La Vie économique

Plateforme de politique économique

« La stabilité des prix, c’est lorsque les gens cessent de parler d’inflation », disait un ancien gouverneur de la Banque d’Angleterre. Il y a longtemps que l’inflation n’a plus été un sujet de discussion, et les souvenirs d’un passé inflationniste sont lointains. La période d’hyperinflation en Allemagne est un exemple extrême : entre 1923 et fin 1924, un client de restaurant commandait souvent déjà la deuxième bière lorsqu’on lui servait la première pour éviter de devoir la payer plus cher. Nous sommes certainement loin d’un scénario d’hyperinflation, mais des éléments signalent qu’une hausse généralisée des prix va continuer de s’observer dans les mois à venir.

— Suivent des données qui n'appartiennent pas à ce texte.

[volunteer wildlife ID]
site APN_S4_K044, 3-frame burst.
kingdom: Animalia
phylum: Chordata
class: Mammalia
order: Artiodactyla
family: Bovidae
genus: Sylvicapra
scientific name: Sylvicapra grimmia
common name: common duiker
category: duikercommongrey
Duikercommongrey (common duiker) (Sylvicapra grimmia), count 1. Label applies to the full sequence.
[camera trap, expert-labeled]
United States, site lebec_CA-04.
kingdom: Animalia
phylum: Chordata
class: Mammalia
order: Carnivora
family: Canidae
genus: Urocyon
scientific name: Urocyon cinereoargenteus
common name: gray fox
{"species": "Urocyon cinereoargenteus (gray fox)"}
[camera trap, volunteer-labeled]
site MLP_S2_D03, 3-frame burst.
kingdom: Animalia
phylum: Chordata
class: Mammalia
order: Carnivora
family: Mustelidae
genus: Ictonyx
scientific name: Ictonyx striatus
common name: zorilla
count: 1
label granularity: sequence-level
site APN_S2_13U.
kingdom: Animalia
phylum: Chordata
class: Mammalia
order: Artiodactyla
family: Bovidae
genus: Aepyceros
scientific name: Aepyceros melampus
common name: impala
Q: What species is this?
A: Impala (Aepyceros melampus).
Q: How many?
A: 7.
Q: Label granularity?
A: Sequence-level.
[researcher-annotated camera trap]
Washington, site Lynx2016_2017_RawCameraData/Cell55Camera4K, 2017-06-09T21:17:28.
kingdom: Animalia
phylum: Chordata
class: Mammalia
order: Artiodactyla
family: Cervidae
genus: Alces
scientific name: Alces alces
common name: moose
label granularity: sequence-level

L’inflation est définie comme la modification du prix d’un panier contenant les principaux biens et services de consommation courante. Les actions ne figurent pas dans ce panier, l’immobilier non plus. Il y a des raisons à cela : si une action devient plus chère, cela ne désavantage personne. Au contraire, la fortune du détenteur d’actions augmente. C’est pourquoi un prix plus élevé des actions est fondamentalement différent d’un prix plus élevé des bananes. En outre, si les prix de la viande augmentent, mais que ceux des légumes baissent, le panier entier peut être inchangé. Les économistes parlent alors d’un « changement de prix relatifs ». En Suisse, l’indice des prix à la consommation calculé par l’Office fédéral de la statistique mesure l’évolution de 100 000 prix de biens et services représentatifs de la consommation d’un ménage type.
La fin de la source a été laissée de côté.